LLM-based Multi-class Attack Analysis and Mitigation Framework in IoT/IIoT Networks
Seif Ikbarieh, Maanak Gupta, Elmahedi Mahalal
TL;DR
The paper tackles the lack of quantitative benchmarks for AI-driven IoT security analyses by proposing a hybrid framework that combines ML-based attack detection with LLM-driven attack behavior analysis and mitigation suggestions. It benchmarks multiple ML/DL classifiers on Edge-IIoTset and CICIoT2023 to choose the best detector (Random Forest) and uses Retrieval-Augmented Generation with prompt engineering to ground LLM analyses in attack and device context. An ensemble of judge LLMs plus human experts provides objective scoring across four evaluation dimensions, enabling quantitative comparison of LLMs like ChatGPT-o3 and DeepSeek-R1. The results show that RF offers superior detection performance and ChatGPT-o3 provides more accurate, practical analyses and mitigations across 13 attack types, highlighting the potential for scalable, grounded, AI-assisted IoT security.
Abstract
The Internet of Things has expanded rapidly, transforming communication and operations across industries but also increasing the attack surface and security breaches. Artificial Intelligence plays a key role in securing IoT, enabling attack detection, attack behavior analysis, and mitigation suggestion.

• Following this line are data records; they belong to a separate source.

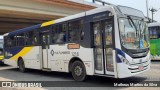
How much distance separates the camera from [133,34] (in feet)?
31.8

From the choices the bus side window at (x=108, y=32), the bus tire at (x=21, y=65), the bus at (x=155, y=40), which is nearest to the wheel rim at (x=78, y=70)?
the bus side window at (x=108, y=32)

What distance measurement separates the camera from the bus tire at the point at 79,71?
1064cm

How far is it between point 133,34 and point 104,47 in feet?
3.92

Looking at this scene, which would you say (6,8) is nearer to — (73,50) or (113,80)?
(73,50)

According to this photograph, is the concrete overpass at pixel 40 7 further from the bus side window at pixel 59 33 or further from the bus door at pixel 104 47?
the bus door at pixel 104 47

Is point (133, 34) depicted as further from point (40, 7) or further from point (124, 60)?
point (40, 7)

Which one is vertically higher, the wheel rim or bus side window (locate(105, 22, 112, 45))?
→ bus side window (locate(105, 22, 112, 45))

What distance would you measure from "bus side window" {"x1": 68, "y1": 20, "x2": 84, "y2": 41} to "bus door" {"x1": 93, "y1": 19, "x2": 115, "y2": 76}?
85 centimetres

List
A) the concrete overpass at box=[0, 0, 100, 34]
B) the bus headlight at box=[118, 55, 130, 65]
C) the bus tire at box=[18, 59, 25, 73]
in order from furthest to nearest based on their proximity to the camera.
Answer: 1. the concrete overpass at box=[0, 0, 100, 34]
2. the bus tire at box=[18, 59, 25, 73]
3. the bus headlight at box=[118, 55, 130, 65]

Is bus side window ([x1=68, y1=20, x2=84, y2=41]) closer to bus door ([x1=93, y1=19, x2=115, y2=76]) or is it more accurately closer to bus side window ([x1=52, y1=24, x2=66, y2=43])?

Despite advancements, evaluations remain purely qualitative, and the lack of a standardized, objective benchmark for quantitatively measuring AI-based attack analysis and mitigation hinders consistent assessment of model effectiveness. In this work, we propose a hybrid framework combining Machine Learning (ML) for multi-class attack detection with Large Language Models (LLMs) for attack behavior analysis and mitigation suggestion. After benchmarking several ML and Deep Learning (DL) classifiers on the Edge-IIoTset and CICIoT2023 datasets, we applied structured role-play prompt engineering with Retrieval-Augmented Generation (RAG) to guide ChatGPT-o3 and DeepSeek-R1 in producing detailed, context-aware responses. We introduce novel evaluation metrics for quantitative assessment to guide us and an ensemble of judge LLMs, namely ChatGPT-4o, DeepSeek-V3, Mixtral 8x7B Instruct, Gemini 2.5 Flash, Meta Llama 4, TII Falcon H1 34B Instruct, xAI Grok 3, and Claude 4 Sonnet, to independently evaluate the responses. Results show that Random Forest has the best detection model, and ChatGPT-o3 outperformed DeepSeek-R1 in attack analysis and mitigation.